**The problem:** The lines to extract run from the first line of the entries through the line that contains "scientific name: Ammospermophilus leucurus"; reproduce exactly those lines and no others.

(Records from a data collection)
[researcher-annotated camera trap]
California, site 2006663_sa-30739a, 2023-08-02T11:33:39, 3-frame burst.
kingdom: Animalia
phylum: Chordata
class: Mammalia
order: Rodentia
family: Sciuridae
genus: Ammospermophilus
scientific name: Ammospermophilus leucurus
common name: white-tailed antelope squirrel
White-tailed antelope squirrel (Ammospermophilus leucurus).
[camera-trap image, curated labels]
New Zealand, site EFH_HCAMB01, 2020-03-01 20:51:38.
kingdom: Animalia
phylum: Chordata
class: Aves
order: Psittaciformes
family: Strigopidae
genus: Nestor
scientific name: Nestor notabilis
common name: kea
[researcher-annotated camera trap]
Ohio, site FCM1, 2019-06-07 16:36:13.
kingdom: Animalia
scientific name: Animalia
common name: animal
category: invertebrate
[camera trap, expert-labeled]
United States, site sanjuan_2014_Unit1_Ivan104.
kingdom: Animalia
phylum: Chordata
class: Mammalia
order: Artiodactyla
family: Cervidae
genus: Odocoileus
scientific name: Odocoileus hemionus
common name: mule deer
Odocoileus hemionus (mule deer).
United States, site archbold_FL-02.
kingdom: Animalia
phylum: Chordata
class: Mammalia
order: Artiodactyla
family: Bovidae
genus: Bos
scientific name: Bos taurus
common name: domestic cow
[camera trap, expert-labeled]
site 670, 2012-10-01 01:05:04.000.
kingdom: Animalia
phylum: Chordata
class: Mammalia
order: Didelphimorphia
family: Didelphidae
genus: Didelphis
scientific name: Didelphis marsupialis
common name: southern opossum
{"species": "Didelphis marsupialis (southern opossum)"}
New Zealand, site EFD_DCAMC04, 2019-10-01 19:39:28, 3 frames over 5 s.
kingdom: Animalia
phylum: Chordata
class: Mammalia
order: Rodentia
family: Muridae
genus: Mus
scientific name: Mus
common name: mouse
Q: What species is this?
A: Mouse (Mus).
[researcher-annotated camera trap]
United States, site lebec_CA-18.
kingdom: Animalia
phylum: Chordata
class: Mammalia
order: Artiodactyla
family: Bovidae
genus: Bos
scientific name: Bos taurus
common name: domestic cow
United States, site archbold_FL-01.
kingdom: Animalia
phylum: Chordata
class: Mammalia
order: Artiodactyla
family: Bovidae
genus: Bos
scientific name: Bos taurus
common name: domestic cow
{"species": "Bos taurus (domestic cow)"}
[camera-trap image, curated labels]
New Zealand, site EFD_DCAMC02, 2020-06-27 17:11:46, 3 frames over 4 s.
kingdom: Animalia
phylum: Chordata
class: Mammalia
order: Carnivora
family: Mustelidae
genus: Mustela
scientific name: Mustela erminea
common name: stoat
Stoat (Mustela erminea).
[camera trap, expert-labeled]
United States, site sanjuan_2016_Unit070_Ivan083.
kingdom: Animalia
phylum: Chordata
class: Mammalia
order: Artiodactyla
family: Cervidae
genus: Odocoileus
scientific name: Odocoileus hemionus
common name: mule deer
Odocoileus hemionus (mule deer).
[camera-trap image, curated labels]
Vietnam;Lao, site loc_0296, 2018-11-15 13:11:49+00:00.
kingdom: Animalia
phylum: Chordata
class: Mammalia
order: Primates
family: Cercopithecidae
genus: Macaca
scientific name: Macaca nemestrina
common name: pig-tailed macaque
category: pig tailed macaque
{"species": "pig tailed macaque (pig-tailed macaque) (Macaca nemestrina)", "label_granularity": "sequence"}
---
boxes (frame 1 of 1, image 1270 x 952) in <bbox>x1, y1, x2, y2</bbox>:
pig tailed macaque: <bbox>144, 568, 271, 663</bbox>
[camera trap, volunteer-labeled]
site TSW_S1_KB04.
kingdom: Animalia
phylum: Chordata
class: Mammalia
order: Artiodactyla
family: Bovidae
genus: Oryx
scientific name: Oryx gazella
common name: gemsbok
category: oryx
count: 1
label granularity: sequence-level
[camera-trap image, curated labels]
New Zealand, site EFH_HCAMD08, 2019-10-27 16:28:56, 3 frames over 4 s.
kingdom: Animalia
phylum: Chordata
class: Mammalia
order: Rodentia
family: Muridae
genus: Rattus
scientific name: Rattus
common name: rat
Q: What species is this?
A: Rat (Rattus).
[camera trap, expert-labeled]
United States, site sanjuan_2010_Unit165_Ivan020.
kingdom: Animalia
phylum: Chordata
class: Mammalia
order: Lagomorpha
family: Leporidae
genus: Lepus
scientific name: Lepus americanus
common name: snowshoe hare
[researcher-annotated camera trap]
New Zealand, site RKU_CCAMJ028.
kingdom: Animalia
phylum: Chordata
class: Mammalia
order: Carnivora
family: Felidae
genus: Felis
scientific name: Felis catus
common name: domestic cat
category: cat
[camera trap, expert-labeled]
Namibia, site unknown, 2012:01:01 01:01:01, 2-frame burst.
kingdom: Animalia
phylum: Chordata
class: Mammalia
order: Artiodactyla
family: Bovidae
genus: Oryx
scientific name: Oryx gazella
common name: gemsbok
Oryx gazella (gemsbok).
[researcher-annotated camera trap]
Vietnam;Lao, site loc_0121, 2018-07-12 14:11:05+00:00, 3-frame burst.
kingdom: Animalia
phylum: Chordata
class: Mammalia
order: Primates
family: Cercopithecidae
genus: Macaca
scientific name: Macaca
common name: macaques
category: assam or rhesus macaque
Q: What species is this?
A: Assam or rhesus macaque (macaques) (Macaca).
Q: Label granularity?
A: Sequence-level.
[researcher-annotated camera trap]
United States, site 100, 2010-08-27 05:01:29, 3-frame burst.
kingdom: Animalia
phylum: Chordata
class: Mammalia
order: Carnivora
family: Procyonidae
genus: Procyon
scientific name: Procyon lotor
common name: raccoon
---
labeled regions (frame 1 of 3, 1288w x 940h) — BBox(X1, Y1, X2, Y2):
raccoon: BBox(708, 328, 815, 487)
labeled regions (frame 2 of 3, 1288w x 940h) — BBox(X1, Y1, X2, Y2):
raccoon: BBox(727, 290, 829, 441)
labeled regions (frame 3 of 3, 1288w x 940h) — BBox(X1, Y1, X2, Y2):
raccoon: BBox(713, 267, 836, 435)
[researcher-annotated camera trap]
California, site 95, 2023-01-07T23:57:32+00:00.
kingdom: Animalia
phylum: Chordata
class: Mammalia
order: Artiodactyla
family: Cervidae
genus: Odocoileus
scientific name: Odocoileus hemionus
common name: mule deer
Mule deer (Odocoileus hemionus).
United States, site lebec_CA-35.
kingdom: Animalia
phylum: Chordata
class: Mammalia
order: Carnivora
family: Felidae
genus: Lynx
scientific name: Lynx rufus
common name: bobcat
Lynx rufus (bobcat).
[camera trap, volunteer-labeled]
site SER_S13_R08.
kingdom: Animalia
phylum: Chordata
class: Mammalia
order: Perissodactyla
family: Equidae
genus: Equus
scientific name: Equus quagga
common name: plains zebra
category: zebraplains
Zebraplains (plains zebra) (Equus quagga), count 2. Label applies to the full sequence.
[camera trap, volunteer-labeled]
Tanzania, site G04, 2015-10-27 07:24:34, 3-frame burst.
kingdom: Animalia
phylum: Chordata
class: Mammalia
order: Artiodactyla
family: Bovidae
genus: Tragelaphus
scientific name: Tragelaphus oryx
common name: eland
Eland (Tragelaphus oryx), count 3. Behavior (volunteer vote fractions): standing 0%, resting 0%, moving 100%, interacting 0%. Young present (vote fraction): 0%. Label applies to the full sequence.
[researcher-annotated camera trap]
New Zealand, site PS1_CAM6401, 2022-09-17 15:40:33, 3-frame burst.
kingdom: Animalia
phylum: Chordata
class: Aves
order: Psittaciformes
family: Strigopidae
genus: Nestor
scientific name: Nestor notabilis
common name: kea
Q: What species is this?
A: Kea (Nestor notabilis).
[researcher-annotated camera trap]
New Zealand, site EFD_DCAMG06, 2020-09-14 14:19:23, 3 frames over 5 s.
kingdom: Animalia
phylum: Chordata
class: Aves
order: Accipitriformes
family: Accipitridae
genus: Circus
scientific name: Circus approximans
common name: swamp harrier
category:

**Exercise solution:**
[researcher-annotated camera trap]
California, site 2006663_sa-30739a, 2023-08-02T11:33:39, 3-frame burst.
kingdom: Animalia
phylum: Chordata
class: Mammalia
order: Rodentia
family: Sciuridae
genus: Ammospermophilus
scientific name: Ammospermophilus leucurus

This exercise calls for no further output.